■ **RECORDS FOR THIS EXERCISE**:
--- Start ---
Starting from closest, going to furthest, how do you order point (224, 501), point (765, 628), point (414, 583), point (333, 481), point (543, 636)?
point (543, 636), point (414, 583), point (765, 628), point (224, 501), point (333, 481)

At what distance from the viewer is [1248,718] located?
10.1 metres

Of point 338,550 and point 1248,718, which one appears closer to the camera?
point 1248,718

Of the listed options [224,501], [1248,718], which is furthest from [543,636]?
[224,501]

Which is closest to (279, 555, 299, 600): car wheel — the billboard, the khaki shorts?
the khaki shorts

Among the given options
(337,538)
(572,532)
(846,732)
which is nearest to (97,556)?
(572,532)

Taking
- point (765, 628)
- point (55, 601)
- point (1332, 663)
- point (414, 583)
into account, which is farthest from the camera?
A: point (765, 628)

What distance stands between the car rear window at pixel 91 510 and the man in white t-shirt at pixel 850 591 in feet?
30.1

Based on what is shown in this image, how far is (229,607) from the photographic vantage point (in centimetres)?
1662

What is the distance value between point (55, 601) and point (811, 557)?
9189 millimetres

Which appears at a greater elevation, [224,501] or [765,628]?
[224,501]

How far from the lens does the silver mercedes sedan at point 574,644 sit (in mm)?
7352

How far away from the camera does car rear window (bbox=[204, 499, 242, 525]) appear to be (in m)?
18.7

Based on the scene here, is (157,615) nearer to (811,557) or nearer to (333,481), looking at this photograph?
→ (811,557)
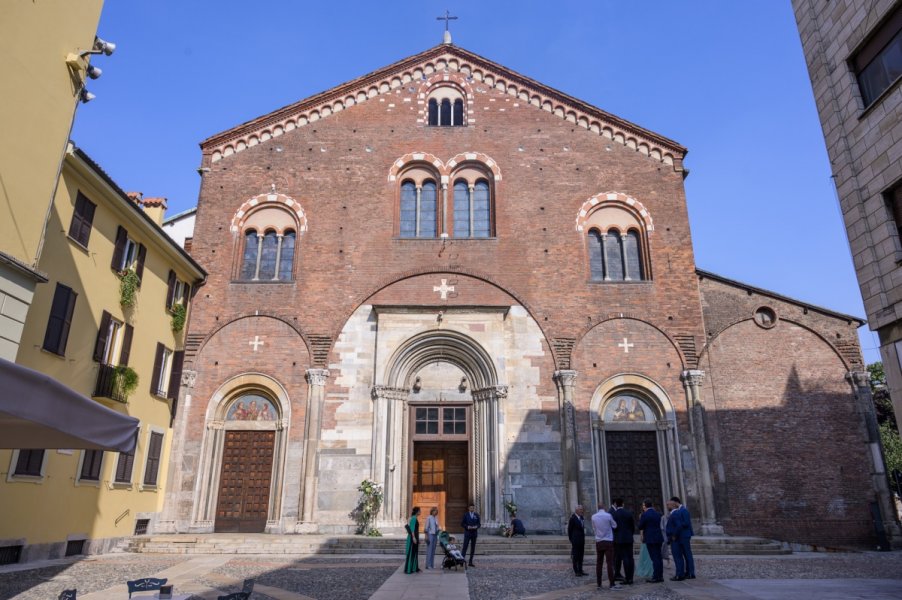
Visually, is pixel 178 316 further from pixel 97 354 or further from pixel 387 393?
pixel 387 393

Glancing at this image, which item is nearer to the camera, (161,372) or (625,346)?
(161,372)

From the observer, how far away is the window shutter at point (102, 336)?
15688mm

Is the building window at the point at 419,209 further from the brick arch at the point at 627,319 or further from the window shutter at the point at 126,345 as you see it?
the window shutter at the point at 126,345

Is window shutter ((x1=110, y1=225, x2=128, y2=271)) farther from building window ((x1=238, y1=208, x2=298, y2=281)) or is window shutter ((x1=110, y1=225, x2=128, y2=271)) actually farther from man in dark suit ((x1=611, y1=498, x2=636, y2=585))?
man in dark suit ((x1=611, y1=498, x2=636, y2=585))

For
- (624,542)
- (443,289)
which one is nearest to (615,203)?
(443,289)

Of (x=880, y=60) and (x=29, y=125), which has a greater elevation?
(x=880, y=60)

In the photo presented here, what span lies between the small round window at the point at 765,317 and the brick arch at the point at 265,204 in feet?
49.9

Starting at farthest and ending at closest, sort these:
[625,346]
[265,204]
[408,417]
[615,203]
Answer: [615,203] < [265,204] < [625,346] < [408,417]

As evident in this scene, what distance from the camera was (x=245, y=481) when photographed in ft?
63.3

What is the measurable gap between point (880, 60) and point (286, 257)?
55.9ft

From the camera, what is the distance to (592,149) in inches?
902

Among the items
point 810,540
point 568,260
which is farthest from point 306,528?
point 810,540

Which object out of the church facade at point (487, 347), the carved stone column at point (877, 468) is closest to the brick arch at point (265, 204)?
the church facade at point (487, 347)

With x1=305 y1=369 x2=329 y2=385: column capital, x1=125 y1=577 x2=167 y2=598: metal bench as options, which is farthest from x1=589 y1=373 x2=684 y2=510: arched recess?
x1=125 y1=577 x2=167 y2=598: metal bench
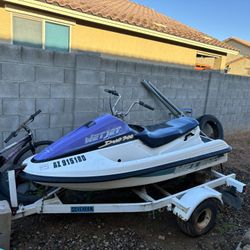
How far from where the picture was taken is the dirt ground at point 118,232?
2615 millimetres

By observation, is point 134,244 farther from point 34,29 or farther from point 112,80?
point 34,29

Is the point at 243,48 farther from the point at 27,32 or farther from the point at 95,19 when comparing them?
the point at 27,32

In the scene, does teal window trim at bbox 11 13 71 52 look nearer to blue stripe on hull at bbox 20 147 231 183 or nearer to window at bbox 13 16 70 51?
window at bbox 13 16 70 51

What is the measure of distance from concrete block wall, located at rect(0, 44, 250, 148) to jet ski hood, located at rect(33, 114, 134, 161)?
3.93ft

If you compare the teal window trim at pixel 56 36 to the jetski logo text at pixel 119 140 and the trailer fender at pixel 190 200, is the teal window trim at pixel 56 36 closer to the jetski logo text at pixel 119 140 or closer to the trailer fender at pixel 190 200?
the jetski logo text at pixel 119 140

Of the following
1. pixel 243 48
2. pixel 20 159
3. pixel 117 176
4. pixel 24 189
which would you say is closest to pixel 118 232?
pixel 117 176

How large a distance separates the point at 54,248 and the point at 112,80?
2.63 m

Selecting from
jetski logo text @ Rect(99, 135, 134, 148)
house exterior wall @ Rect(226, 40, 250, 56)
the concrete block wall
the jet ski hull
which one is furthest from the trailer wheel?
house exterior wall @ Rect(226, 40, 250, 56)

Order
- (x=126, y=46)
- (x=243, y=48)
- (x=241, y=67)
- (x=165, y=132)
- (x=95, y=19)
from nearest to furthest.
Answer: (x=165, y=132) → (x=95, y=19) → (x=126, y=46) → (x=241, y=67) → (x=243, y=48)

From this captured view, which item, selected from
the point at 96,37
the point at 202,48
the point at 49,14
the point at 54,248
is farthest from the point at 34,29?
the point at 202,48

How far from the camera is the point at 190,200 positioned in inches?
107

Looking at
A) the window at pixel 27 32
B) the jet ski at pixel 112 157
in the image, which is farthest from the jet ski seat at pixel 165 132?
the window at pixel 27 32

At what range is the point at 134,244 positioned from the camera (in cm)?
266

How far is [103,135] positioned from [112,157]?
220 mm
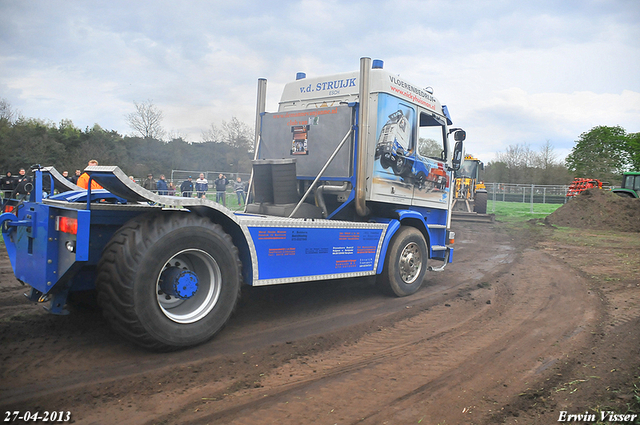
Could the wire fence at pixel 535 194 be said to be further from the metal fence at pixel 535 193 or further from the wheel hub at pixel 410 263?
the wheel hub at pixel 410 263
--- End ---
■ **THE EXERCISE**:
Pictures are left out; print exactly the lines from the one holding "In the scene, does" through the last line of the listing above, both included.

■ **EXERCISE ANSWER**:
In the scene, does teal window trim at bbox 11 13 71 52 look nearer to blue stripe on hull at bbox 20 147 231 183 or nearer to window at bbox 13 16 70 51?
window at bbox 13 16 70 51

What is the measure of distance from concrete block wall, located at rect(0, 44, 250, 148) to jet ski hood, located at rect(33, 114, 134, 161)?
3.93ft

If you compare the teal window trim at pixel 56 36 to the jetski logo text at pixel 119 140 and the trailer fender at pixel 190 200, is the teal window trim at pixel 56 36 closer to the jetski logo text at pixel 119 140 or closer to the trailer fender at pixel 190 200?
the jetski logo text at pixel 119 140

Of the following
1. pixel 243 48
2. pixel 20 159
3. pixel 117 176
4. pixel 24 189
which would you say is closest to pixel 118 232?
pixel 117 176

How large a distance separates the point at 54,248 and the point at 112,80?
2.63 m

Selecting from
jetski logo text @ Rect(99, 135, 134, 148)
house exterior wall @ Rect(226, 40, 250, 56)
the concrete block wall
the jet ski hull
which one is furthest from the trailer wheel?
house exterior wall @ Rect(226, 40, 250, 56)

Order
- (x=126, y=46)
- (x=243, y=48)
- (x=241, y=67)
- (x=165, y=132)
- (x=95, y=19)
from nearest to furthest.
Answer: (x=165, y=132) → (x=95, y=19) → (x=126, y=46) → (x=241, y=67) → (x=243, y=48)

From this captured view, which item, selected from
the point at 96,37
the point at 202,48
the point at 49,14
the point at 54,248
is farthest from the point at 34,29?
the point at 202,48

How far from the camera is the point at 190,200 positioned in inches?
107

Looking at
A) the window at pixel 27 32
B) the jet ski at pixel 112 157
in the image, which is farthest from the jet ski seat at pixel 165 132?
the window at pixel 27 32

At what range is the point at 134,244 positioned from the camera (in cm)?
266

How far is [103,135] positioned from [112,157]?
220 mm
Could the wire fence at pixel 535 194 be said to be further from the metal fence at pixel 535 193 or further from the wheel hub at pixel 410 263?
the wheel hub at pixel 410 263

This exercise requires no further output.